The teaching of Purgatory so troubled Martin Luther that he nailed his 95 Theses to the Whittenburg Castle Church door, challenging Rome’s authority to teach that doctrine (which has no Scriptural basis). He, and the Reformers before and after hm, maintained that a person’s justification depended entirely on Christ, separate from any cooperation on our part.
Martin Luther famously said that justification by faith alone is “the article upon which the church stands or falls.” Despite ecumenical efforts to minimize differences between Protestants and Catholics, we cannot allow ourselves to believe that this is a minor issue. Bible-believing Christians must insist that adding human cooperation to God’s grace perverts the Gospel. In essence, by preaching that justification requires ongoing human cooperation, the Roman Catholic Church preaches a gospel other than the Gospel presented by the apostles.
Paul confronted a similar situation in Galatia, where a group known as the Judaizers taught the gentile Christians that they needed to observe Jewish Law, and circumcision in particular, in order to be saved. This melding of grace and law infuriated Paul, causing him to write a letter in righteous indignation. Several of his lines blazed with outrage, but one especially made it clear that any augmentation of the Gospel damned people.
6 I am astonished that you are so quickly deserting him who called you in the grace of Christ and are turning to a different gospel— 7 not that there is another one, but there are some who trouble you and want to distort the gospel of Christ. 8 But even if we or an angel from heaven should preach to you a gospel contrary to the one we preached to you, let him be accursed. 9 As we have said before, so now I say again: If anyone is preaching to you a gospel contrary to the one you received, let him be accursed. ~~Galatians 1:6-9 (ESV)
Look, I’m not writing these essays on the Reformation out of animosity toward people in the Roman Catholic Church.
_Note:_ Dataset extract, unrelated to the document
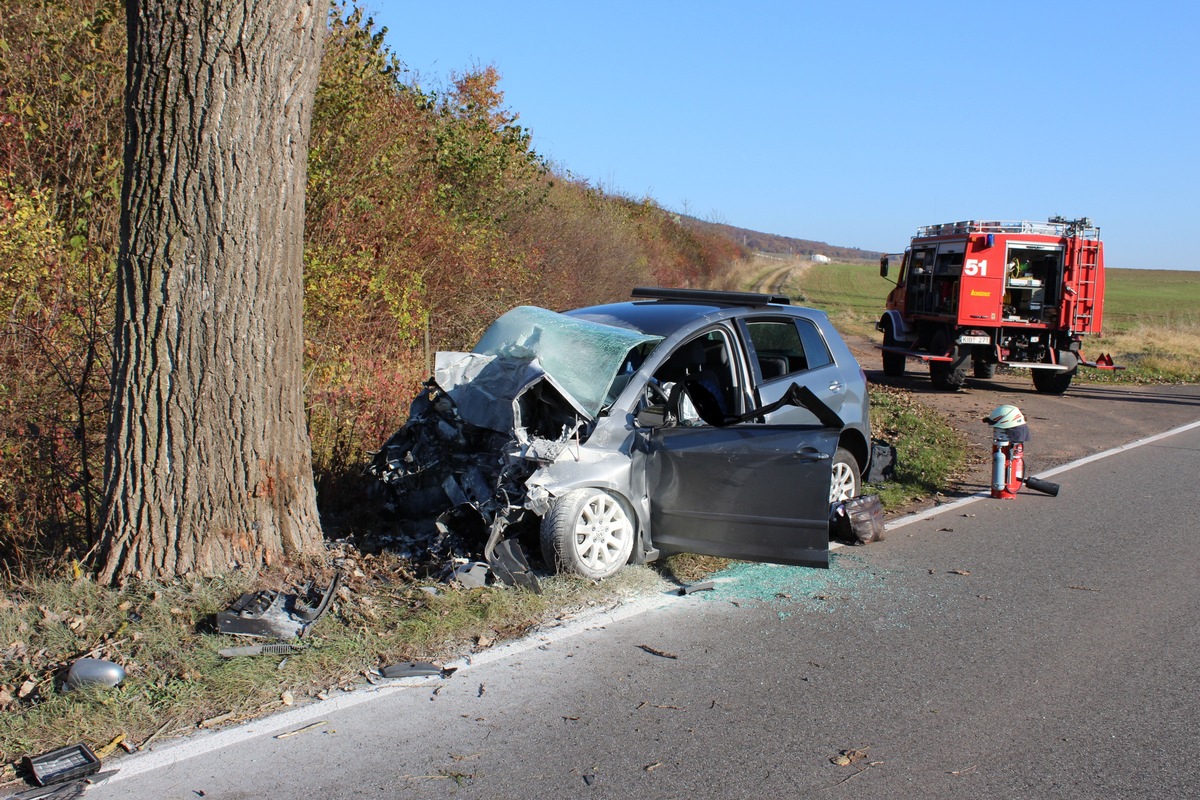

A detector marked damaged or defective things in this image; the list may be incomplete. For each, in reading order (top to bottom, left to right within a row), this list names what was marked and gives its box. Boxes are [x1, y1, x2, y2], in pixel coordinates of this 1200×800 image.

shattered windshield [470, 307, 662, 419]
wrecked silver car [367, 287, 873, 582]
Indeed, I pray for the Catholics in my life to know that Christ paid completely for their sin, if only they’ll trust in Him instead of Catholic sacraments and works of penance.
However, the Roman Catholic system, by confusing justification with sanctification, has lied to these people, convincing them that they must contribute to their justification. The Reformation matters because the Protestants and Catholics teach two very different gospels. Only one can be true.
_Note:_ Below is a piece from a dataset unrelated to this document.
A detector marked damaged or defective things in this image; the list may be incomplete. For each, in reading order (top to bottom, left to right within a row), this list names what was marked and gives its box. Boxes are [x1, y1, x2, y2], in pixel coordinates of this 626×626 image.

Alas, next Tuesday I have a doctor’s appointment in Boston, so I won’t be able to blog about the Reformation that day. But the following Tuesday I plan to explain the Roman Catholic understanding of justification, and how it differs from the Protestant view. Understanding both views will enable us to then defend the Protestant view as being more consistent with God’s Word. I hope you’ll hang in there with me, so you can see why we celebrate the Protestant Reformation.